→ Exercise instructions:
[A] Transcribe part of the interview about threats to American democracy word for word, beginning at the words "Harvard professors Steven" and stopping after "assassinated before that.".
[B] Pick up the interview about threats to American democracy after its final sentence and carry it forward.

→ Provided passage:
Harvard professors Steven Levitsky and Daniel Ziblatt are experts in what makes democracies healthy — and what leads to their collapse. They warn that American democracy is in trouble.

 

.. And you note that there have been figures in American political history that could be regarded as dangerous demagogues and that they’ve been kept out of major positions of power because we’ve had gatekeepers – people who somehow controlled who got access to the top positions of power – presidential nominations, for example. You want to give us some examples of this?

LEVISKY: Sure. Henry Ford was an extremist, somebody who was actually written about favorably in “Mein Kampf.” He flirted with a presidential bid in 1923, thinking about the 1924 race, and had a lot of support, particularly in the Midwest. Huey Long obviously never had the chance to run for president. He was assassinated before that.

DAVIES: He was the governor of Louisiana, right?

LEVISKY: Governor of Louisiana, senator and a major national figure – probably rivaled really only by Roosevelt at the end of his life in terms of popularity. George Wallace in 1968, and again in 1972 before he was shot, had levels of public support and public approval that are not different – not much different from Donald Trump. So throughout the 20th century, we’ve had a number of figures who had 35, 38, 40 percent public support, who were demagogues, who didn’t have a strong commitment to democratic institutions, in some cases were quite antidemocratic, but who were kept out of mainstream politics by the parties themselves.

The parties never even came close to nominating any of these figures for president. What was different about 2016 was not that Trump was new or that he would get a lot of support but that he was nominated by major party. That’s what was new.

 

.. And so our behavior needs to be guided by informal rules, by norms. And we focus on two of them in particular – what we call mutual toleration, which is really, really fundamental in any democracy, which is simply that among the major parties, there’s an acceptance that their rivals are legitimate, that we may disagree with the other side. We may really dislike the other side. But at the end of the day, we recognize publicly – and we tell this to our followers – that the other side is equally patriotic, and that it can govern legitimately. That’s one.

The other one is what we call forbearance, which is restraint in the exercise of power. And that’s a little bit counterintuitive. We don’t usually think about forbearance in politics, but it’s absolutely central. Think about what the president can do under the Constitution. The president can pardon anybody he wants at any time. The president can pack the Supreme Court. If the president has a majority in Congress – which many presidents do – and the president doesn’t like the makeup of the Supreme Court, he could pass a law expanding the court to 11 or 13 and fill with allies – again, he needs a legislative majority – but can do it. FDR tried.

→ Entries for locating named things:
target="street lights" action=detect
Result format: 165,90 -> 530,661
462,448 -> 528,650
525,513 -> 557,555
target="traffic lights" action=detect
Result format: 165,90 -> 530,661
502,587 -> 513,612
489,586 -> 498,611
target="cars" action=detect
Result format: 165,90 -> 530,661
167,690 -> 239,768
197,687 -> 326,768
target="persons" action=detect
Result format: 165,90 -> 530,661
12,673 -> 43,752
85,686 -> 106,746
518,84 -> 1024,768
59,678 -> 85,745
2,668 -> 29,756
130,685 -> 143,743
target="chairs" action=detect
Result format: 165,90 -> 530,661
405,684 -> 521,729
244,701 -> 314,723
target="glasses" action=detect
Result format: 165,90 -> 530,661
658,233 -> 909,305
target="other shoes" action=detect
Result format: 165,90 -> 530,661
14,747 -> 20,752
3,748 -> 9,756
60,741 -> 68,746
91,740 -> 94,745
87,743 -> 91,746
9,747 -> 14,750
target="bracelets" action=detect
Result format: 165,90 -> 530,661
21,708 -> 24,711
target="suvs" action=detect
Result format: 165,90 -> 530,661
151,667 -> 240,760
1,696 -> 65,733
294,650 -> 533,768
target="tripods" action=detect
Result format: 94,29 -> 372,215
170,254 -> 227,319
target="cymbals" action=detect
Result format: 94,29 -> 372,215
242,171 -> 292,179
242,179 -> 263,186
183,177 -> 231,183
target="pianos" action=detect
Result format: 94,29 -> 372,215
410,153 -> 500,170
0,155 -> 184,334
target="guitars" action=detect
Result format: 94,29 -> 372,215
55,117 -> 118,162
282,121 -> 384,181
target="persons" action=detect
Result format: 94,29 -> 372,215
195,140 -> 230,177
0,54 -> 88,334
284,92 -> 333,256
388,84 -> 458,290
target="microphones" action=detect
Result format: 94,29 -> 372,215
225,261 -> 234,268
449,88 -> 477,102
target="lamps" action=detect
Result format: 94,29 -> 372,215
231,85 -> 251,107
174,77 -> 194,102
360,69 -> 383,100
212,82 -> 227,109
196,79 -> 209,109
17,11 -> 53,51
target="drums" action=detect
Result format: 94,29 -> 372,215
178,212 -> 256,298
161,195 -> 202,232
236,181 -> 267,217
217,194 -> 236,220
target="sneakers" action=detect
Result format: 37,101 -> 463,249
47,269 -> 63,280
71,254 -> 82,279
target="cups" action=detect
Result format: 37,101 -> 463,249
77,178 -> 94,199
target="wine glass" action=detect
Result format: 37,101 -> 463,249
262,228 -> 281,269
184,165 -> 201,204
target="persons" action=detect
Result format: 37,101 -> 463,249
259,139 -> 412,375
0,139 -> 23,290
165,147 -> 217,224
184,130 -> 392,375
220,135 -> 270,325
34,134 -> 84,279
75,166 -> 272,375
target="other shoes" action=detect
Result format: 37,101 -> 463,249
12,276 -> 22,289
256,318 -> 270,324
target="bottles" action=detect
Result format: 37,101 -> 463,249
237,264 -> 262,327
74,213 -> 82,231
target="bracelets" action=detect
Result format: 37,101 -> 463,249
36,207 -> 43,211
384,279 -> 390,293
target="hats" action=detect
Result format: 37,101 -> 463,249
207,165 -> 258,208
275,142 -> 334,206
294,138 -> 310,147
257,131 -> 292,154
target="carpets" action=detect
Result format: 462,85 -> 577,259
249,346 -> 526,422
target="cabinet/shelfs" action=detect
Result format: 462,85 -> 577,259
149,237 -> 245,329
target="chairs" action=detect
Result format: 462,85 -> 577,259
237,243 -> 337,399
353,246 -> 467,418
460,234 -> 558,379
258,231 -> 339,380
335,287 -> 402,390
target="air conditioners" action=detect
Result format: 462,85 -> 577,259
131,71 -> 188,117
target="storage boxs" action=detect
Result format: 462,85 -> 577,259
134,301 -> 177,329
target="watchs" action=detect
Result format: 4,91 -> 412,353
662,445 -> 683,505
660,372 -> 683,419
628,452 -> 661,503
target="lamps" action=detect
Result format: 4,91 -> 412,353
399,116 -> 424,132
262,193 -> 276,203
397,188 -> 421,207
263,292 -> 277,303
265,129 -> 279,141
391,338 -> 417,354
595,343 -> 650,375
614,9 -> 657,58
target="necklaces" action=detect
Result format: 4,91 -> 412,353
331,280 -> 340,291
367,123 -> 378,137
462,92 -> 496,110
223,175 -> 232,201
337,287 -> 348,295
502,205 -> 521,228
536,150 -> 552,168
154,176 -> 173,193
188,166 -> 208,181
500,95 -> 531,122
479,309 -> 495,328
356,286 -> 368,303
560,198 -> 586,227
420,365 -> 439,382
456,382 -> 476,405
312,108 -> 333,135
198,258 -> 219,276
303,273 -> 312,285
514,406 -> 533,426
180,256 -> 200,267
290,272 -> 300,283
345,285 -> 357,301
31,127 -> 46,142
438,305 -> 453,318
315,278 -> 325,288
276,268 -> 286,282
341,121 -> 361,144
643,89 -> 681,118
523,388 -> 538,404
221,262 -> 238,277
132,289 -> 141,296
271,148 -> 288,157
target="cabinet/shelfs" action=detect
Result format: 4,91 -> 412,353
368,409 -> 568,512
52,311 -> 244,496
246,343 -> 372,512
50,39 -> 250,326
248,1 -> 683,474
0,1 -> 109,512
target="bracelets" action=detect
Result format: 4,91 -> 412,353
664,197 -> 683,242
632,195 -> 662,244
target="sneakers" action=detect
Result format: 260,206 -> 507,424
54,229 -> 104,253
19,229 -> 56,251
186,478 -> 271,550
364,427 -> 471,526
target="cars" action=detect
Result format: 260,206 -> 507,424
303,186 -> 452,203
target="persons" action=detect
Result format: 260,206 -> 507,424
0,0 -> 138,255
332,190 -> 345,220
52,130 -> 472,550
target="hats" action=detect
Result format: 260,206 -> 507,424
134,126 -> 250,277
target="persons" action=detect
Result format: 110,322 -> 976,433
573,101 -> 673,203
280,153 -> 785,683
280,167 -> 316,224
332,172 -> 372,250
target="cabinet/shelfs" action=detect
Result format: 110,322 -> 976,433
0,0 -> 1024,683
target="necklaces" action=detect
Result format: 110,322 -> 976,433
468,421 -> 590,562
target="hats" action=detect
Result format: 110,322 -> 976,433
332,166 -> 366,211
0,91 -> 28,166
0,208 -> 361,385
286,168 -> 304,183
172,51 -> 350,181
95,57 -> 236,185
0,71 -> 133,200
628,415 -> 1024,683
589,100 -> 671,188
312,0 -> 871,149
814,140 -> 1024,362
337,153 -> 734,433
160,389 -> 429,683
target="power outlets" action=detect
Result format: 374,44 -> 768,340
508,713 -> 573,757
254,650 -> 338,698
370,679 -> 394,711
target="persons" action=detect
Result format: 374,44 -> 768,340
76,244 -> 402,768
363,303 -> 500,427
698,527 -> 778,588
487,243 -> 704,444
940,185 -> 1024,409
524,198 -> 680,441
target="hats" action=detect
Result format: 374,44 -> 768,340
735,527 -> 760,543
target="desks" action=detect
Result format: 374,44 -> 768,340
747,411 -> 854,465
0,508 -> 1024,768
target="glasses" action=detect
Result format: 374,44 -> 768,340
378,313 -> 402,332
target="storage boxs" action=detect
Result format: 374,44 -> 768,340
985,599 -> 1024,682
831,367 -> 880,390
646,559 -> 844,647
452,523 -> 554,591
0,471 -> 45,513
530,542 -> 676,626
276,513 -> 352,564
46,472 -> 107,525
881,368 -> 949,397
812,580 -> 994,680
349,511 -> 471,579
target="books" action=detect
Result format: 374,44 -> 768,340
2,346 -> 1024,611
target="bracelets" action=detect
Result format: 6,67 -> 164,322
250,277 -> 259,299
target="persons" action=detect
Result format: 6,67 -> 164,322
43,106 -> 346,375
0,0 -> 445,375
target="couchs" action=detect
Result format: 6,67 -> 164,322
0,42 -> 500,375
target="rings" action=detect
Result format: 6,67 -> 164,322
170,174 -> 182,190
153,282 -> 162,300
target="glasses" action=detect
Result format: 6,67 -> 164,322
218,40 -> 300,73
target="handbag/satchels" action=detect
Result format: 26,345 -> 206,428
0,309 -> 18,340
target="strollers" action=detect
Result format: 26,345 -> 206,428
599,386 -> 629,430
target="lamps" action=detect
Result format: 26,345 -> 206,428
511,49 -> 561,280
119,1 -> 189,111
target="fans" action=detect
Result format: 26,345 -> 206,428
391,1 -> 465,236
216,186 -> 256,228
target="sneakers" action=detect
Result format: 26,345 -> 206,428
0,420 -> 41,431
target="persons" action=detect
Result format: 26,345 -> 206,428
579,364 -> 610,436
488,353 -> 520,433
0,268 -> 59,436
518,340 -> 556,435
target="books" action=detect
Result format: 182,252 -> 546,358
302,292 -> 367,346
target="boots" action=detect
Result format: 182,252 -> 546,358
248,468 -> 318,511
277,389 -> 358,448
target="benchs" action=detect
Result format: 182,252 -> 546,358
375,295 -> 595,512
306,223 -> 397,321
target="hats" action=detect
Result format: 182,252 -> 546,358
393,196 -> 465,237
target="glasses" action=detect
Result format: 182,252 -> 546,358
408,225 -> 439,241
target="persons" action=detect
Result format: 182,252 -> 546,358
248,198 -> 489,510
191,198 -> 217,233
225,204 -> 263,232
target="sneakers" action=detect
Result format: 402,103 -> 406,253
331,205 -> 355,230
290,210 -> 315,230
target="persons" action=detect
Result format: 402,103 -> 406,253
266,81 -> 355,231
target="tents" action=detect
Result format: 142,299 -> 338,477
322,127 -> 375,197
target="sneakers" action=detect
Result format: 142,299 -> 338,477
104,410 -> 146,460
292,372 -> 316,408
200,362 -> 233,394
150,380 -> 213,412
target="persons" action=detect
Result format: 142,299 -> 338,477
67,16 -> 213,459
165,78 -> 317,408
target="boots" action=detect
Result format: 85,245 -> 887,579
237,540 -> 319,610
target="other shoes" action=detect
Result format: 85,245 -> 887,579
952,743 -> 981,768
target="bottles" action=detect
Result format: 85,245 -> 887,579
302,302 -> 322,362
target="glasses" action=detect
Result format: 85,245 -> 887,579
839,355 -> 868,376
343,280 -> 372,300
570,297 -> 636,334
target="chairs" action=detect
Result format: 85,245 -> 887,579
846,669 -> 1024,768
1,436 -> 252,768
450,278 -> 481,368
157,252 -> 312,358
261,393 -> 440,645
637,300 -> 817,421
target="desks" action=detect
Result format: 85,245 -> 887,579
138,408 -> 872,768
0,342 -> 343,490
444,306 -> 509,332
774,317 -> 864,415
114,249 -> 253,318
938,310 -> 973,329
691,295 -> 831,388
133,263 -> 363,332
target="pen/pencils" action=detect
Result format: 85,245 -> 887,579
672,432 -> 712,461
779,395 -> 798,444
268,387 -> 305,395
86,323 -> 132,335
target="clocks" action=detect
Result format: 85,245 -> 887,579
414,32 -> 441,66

→ The responses:
[A]
Harvard professors Steven Levitsky and Daniel Ziblatt are experts in what makes democracies healthy — and what leads to their collapse. They warn that American democracy is in trouble.

 

.. And you note that there have been figures in American political history that could be regarded as dangerous demagogues and that they’ve been kept out of major positions of power because we’ve had gatekeepers – people who somehow controlled who got access to the top positions of power – presidential nominations, for example. You want to give us some examples of this?

LEVISKY: Sure. Henry Ford was an extremist, somebody who was actually written about favorably in “Mein Kampf.” He flirted with a presidential bid in 1923, thinking about the 1924 race, and had a lot of support, particularly in the Midwest. Huey Long obviously never had the chance to run for president. He was assassinated before that.

[B]
The president can, in many respects, rule by decree. If Congress is blocking his agenda, he can use a series of proclamations or executive orders to make policy at the margins of Congress. What it takes for those institutions to work properly is restraint on the part of politicians. Politicians have to underutilize their power. And most of our politicians – most of our leaders have done exactly that. That’s not written down in the Constitution.

 

.. You know, it’s interesting. I think one of the things that people say when people warn that Donald Trump or someone else could undermine American democracy and lead us to an authoritarian state is we’re different from other countries in the strength of our commitment to democratic institutions. And I’m interested to what extent you think that’s true.

 

.. The creed to which Daniel refers and the initial establishment of strong democratic norms in this country was founded in a homogeneous society, a racially and culturally homogeneous society. It was founded in an era of racial exclusion. And the challenge is that we have now become a much more ethnically, culturally diverse society, taken major steps towards racial equality, and the challenge is making those norms stick in this new context.

.. this is this great paradox – tragic paradox, really – that we recount in the book, which is that the consolidation of these norms, which we think are so important to democratic life of mutual toleration and forbearance, were re-established, really, at the price of racial exclusion. I mean, there was a way in which the end of Reconstruction – when Reconstruction was a great democratic effort and experiment – and it was a moment of democratic breakthrough for the United States where voting rights were extended to African-Americans. At the end of Reconstruction throughout the U.S. South, states implemented a variety of reforms to reduce the right to vote – essentially, to eliminate the right to vote for African-Americans. And so after the 1870s, American democracy was by no means actually really a full democracy. And we really think that American democracy came – really, it was a consolidated democracy really only after 1965.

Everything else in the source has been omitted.